The Apostle Paul believed preachers should be God-called “how can they hear without a preacher, and how shall they preach except they be sent” (Rom 10:14, 15.) His own calling into the ministry is proof of his conviction in Galatians 1:12 “For I neither received it of man, neither was I taught it, but by the revelation of Jesus Christ

Grandpa Jones was an old fashion preacher during the depression in Pittsburg, Kansas. In 1924 he worked a short time in the above ground strip pits hauling coal with his buckboard and team of horses, Bird & Dolly.

One morning during revival season as Grandpa Jones drove his buckboard and team up a hill he found himself leaping off the buckboard calling on the Lord on bended knee.

He had heard his name called loud and clear and fear came over him for the burden to preach sank deep within his heart and he knew he was to take up the good book and go preach the Word.
According to family history after prayer Grandpa Jones was surprised to still find his buckboard Bird & Dolly had remained there. The brake on the old buckboard had never been applied yet Bird & Dolly were at his side, calmly waiting for their old friend.”  Then he took the reins he had earlier dropped and cried “By Golly! Home Bird & Dolly” and they never stopped until they arrived at the house to tell his Norie (Grandma Jones) his story how the Lord called him to preach.”  
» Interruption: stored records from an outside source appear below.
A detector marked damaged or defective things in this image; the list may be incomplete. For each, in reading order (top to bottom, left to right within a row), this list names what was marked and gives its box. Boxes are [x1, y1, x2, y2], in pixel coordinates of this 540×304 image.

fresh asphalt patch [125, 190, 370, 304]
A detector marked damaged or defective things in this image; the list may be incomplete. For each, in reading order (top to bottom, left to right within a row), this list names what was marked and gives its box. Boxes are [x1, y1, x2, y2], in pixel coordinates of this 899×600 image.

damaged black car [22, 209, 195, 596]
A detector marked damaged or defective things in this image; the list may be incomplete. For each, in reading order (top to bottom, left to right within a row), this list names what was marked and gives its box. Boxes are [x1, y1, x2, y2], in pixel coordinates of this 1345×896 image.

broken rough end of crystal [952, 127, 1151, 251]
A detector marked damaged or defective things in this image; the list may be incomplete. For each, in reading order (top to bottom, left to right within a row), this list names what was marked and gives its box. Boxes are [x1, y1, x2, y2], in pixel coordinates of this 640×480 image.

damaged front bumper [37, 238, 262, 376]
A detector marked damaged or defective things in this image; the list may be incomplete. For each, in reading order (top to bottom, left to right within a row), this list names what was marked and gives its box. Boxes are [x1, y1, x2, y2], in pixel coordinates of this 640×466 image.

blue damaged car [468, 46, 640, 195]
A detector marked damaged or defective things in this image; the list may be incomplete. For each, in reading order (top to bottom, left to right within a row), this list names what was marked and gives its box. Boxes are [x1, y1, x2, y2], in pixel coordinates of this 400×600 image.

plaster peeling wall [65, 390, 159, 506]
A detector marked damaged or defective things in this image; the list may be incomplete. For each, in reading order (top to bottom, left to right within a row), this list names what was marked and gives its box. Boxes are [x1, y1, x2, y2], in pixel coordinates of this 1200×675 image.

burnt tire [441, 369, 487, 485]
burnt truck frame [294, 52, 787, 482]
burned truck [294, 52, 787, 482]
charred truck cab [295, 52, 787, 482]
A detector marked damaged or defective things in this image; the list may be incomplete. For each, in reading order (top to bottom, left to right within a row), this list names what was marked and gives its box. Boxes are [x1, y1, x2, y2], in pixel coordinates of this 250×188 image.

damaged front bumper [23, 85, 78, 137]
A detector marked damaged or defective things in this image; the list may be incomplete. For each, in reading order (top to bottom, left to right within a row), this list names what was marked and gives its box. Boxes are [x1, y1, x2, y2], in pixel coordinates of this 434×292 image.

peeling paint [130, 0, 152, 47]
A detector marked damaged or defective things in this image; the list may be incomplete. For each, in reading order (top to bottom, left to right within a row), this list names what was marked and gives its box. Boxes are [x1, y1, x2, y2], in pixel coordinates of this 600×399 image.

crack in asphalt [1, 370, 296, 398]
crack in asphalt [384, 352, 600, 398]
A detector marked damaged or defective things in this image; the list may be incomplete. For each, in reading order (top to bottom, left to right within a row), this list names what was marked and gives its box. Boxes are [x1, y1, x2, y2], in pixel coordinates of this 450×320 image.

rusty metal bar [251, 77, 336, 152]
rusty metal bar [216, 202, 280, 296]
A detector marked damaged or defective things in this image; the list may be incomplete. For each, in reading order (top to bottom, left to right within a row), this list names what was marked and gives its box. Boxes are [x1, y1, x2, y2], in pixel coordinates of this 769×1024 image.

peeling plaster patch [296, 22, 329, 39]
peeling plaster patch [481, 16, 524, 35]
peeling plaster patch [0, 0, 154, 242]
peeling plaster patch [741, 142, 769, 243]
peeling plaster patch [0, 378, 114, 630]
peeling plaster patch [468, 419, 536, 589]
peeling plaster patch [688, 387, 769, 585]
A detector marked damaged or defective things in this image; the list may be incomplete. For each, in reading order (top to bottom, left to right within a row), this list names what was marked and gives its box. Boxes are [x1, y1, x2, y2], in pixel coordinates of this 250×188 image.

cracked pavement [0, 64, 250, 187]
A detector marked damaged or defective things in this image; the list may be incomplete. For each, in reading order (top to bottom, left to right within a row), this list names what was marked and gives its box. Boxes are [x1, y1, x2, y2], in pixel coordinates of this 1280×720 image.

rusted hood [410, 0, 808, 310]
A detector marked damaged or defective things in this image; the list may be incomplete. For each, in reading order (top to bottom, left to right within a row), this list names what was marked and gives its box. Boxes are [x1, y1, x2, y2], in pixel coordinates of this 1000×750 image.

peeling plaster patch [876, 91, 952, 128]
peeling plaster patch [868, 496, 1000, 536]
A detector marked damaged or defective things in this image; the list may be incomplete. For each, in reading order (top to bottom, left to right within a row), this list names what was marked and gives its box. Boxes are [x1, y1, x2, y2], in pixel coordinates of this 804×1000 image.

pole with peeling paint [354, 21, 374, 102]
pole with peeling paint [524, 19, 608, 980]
Like my Grandpa Jones, I too have an experience of a calling into the ministry. It was on a wintry Sunday night in 1966 sitting on a pew in the southwest corner of the old Oxford schoolhouse where I regularly worshipped with a humble few in rural Johnson County, Kansas. I too heard that still small voice call me to preach as I struggled to submit; I wanted to quit before I ever got started. But thanks to God, like my Grandpa from the buckboard to the book-board I owned up to my call to preach from the church pew to the pulpit.
As the songwriter penned in the hymn titled “It’ll be worth It After-all.” We need old fashion, spirit-filled preachers with a true calling into the ministry; not “mommy called and daddy sent preachers.”